**RECORDS SUPPLIED**
**********
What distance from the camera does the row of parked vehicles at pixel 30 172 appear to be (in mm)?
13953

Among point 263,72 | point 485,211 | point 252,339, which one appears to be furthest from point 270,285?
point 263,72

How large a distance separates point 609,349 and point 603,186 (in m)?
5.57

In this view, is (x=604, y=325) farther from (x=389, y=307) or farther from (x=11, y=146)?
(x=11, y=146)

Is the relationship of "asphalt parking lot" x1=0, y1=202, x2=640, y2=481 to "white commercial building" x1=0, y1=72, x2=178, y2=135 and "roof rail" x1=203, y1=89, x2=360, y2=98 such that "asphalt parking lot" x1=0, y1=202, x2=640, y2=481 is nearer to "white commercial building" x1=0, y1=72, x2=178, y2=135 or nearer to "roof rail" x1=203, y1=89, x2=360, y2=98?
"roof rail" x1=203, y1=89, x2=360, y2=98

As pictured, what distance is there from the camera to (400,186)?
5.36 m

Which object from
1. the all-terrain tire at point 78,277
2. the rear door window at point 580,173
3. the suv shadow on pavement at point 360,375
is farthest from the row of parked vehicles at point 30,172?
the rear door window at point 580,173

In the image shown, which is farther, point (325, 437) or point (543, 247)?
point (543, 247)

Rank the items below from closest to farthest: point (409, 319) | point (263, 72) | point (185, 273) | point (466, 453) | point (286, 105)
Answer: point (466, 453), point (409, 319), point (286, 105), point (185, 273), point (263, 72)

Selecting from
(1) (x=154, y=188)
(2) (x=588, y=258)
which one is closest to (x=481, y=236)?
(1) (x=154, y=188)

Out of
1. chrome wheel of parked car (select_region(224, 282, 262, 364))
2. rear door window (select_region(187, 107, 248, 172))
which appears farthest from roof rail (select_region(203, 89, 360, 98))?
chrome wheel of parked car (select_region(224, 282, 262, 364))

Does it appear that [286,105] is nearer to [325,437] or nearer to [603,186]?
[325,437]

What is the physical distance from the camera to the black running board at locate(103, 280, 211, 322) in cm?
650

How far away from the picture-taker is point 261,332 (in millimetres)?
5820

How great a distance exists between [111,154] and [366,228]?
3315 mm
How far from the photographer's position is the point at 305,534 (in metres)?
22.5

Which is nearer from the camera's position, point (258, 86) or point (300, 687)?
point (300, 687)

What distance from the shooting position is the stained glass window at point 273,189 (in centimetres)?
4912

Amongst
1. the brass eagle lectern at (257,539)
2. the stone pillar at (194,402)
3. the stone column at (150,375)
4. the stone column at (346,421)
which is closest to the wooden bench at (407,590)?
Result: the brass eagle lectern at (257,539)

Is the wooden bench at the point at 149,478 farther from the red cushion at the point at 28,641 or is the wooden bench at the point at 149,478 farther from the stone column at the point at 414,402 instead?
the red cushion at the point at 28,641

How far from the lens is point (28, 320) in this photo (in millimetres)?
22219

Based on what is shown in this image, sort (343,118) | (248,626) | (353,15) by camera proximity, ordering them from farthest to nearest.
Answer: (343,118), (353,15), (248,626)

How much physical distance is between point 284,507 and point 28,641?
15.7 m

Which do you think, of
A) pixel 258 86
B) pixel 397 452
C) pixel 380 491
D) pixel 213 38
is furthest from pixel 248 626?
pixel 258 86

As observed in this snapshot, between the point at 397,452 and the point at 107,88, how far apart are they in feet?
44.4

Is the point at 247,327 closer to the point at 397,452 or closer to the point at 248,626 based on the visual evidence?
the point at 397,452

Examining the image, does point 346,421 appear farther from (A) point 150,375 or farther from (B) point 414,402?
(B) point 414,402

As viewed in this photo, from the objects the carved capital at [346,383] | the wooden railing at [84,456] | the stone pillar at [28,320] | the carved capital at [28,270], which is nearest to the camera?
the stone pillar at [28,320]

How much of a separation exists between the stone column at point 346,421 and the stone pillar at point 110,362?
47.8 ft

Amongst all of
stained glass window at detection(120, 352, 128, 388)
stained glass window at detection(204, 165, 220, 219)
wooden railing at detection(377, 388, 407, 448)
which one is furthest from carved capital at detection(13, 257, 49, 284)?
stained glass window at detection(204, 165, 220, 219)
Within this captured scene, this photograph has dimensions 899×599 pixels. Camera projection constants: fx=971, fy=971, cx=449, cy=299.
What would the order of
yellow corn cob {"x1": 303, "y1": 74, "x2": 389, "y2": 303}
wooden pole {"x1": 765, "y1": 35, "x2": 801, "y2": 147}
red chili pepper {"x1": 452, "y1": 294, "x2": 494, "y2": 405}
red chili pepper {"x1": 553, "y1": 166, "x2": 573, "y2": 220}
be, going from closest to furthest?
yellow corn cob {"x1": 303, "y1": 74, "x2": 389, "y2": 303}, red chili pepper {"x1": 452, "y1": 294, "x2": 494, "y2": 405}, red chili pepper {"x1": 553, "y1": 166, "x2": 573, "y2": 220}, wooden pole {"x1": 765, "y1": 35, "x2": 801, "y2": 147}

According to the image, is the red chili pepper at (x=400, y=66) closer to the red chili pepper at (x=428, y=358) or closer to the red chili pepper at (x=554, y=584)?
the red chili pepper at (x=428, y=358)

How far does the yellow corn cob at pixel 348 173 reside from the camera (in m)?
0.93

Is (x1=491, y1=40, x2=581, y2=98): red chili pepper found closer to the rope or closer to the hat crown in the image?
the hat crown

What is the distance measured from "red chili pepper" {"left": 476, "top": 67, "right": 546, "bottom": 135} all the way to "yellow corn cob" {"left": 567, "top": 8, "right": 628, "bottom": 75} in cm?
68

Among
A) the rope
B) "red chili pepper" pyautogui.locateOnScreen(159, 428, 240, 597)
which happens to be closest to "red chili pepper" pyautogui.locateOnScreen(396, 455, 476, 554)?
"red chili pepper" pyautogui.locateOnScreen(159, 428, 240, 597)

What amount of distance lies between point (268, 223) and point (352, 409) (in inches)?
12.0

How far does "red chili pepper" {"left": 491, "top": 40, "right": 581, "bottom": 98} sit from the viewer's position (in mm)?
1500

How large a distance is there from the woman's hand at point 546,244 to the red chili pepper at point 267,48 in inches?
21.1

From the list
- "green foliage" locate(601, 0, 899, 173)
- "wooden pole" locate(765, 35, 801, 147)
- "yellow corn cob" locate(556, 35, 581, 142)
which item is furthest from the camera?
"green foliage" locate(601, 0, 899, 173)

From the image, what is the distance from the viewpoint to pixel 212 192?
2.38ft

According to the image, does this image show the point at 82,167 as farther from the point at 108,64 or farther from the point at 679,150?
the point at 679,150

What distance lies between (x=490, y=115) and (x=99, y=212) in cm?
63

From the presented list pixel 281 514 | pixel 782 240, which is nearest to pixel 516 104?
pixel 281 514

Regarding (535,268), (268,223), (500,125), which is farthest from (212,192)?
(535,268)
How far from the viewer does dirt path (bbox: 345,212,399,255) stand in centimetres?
**********
**YOUR INSTRUCTIONS**
Give exactly the lines from the one with "What amount of" to the end of the entries, nothing before them.

**THE RESULT**
What amount of distance lies between point (268, 223) and point (352, 409) (in inches)?
12.0

How far does "red chili pepper" {"left": 491, "top": 40, "right": 581, "bottom": 98} sit from the viewer's position (in mm)?
1500

How large a distance is there from the woman's hand at point 546,244 to the red chili pepper at point 267,48 in inches?
21.1

From the list
- "green foliage" locate(601, 0, 899, 173)
- "wooden pole" locate(765, 35, 801, 147)
- "yellow corn cob" locate(556, 35, 581, 142)
which item is furthest from the camera?
"green foliage" locate(601, 0, 899, 173)

From the image, what is the distance from the viewpoint to pixel 212 192?
2.38ft

According to the image, does this image show the point at 82,167 as farther from the point at 108,64 or farther from the point at 679,150?
the point at 679,150

What distance lies between (x=490, y=115) and (x=99, y=212) in cm?
63

From the presented list pixel 281 514 | pixel 782 240, which is nearest to pixel 516 104?
pixel 281 514

Regarding (535,268), (268,223), (500,125), which is farthest from (212,192)?
(535,268)
How far from the viewer does dirt path (bbox: 345,212,399,255) stand in centimetres?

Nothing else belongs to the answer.